> [Work order 1]: In the passage on the St George militia portrait, rewrite the stretch from "The men featured" through "(with white flag).", renaming every "Ensign" as "Standard-bearer".
> [Work order 2]: Write what comes next in the passage on the St George militia portrait, picking up after its final sentence.

> [Excerpted text]:
☆ ☆ ☆ ☆ ☆ ☆ ☆

The Officers of the St George Militia Company in 1639 refers to the last and largest schuttersstuk painted by Frans Hals for the St. George (or St. Joris) civic guard of Haarlem, and today is considered one of the main attractions of the Frans Hals Museum in Haarlem.

In this painting over 4 meters wide, nineteen men are portrayed, each wearing a sash in the colour of his rot, or brigade. All three brigades of the St George militia are represented, with their flag-bearers carrying flags in the colours orange, white or blue. These officers were selected by the council of Haarlem to serve for three years, and this group had just finished their tenure and celebrated their end of service with a portrait. The man with the commander's staff situated third from lower left with the orange sash and orange feather in his hat is the Colonel Johan Claesz Loo, who heads the militia. The other officers are carrying partisans with tassles (captains), spontoons (lieutenants) or halberds (sergeants).

The men featured in the foreground are from left to right Ensign Lambert Woutersz (with orange flag), Sergeant Gabriel Loreyn, Colonel Johan Claesz Loo, Lieutenant Francois Woutersz, Captain Michiel de Wael, Lieutenant Cornelis Coning, Captain Florens van der Hoeff, Captain Nicolaes Grisz Grauwert, Sergeant Lucas van Tetterode, Captain Quirijn Jansz Damast, Ensign Dirck Dicx (with blue flag), and Ensign Pieter Schout (with white flag).

The men in the background are from upper left, Sergeant Pieter de Jong, Frans Hals (self-portrait), Ensign Jacob Druyvesteyn, Lieutenant Hendrik Gerritsz Pot, Sergeant Nicolaes van Loo, Sergeant Abraham Cornelisz van der Schalcken, and Lieutenant Hendrick Coning.

☆ ☆ ☆ ☆ ☆ ☆ ☆

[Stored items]
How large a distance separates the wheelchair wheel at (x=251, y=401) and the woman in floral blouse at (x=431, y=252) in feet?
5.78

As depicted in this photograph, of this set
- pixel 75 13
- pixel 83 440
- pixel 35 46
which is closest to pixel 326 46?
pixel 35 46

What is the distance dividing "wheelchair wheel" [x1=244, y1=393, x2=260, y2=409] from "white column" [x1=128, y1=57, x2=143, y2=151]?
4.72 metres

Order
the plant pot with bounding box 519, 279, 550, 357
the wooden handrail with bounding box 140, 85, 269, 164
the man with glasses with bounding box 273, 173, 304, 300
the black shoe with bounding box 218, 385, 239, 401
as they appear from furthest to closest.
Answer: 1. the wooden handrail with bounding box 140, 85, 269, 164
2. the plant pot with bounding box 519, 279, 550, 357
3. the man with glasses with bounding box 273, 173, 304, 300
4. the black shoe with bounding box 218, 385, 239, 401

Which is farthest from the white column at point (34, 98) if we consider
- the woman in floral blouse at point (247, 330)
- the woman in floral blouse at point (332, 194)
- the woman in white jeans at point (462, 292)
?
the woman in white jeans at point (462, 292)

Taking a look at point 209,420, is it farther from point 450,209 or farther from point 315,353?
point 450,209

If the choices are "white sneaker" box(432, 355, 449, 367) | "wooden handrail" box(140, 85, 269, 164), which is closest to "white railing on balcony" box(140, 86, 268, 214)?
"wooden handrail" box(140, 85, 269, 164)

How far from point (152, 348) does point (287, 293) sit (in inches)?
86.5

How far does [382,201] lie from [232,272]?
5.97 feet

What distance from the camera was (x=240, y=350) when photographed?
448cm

☆ ☆ ☆ ☆ ☆ ☆ ☆

> [Answer 1]:
The men featured in the foreground are from left to right Standard-bearer Lambert Woutersz (with orange flag), Sergeant Gabriel Loreyn, Colonel Johan Claesz Loo, Lieutenant Francois Woutersz, Captain Michiel de Wael, Lieutenant Cornelis Coning, Captain Florens van der Hoeff, Captain Nicolaes Grisz Grauwert, Sergeant Lucas van Tetterode, Captain Quirijn Jansz Damast, Standard-bearer Dirck Dicx (with blue flag), and Standard-bearer Pieter Schout (with white flag).

> [Answer 2]:
Though a member of the militia, Frans Hals was never assigned the rank of an officer, though he was clearly admired as an important local artist, as was his fellow portraitist Pot, also portrayed in the rear lineup (and who features in two schutterstukken for the other militia in town - the St Adriansdoelen, or Cluveniers). Historians have speculated whether the self-portrait is indeed Hals, or another absent officer (none of the schutterstukken Hals painted were complete representations of all officers; the men paid for their portraits and some men "skipped" a painting). By the time Hals painted this painting, he had been a soldier of the guard for 25 years, and it had been 23 years since he completed his first schutterstuk for this militia, a highly unusual length of time between commissions for any artist of his time.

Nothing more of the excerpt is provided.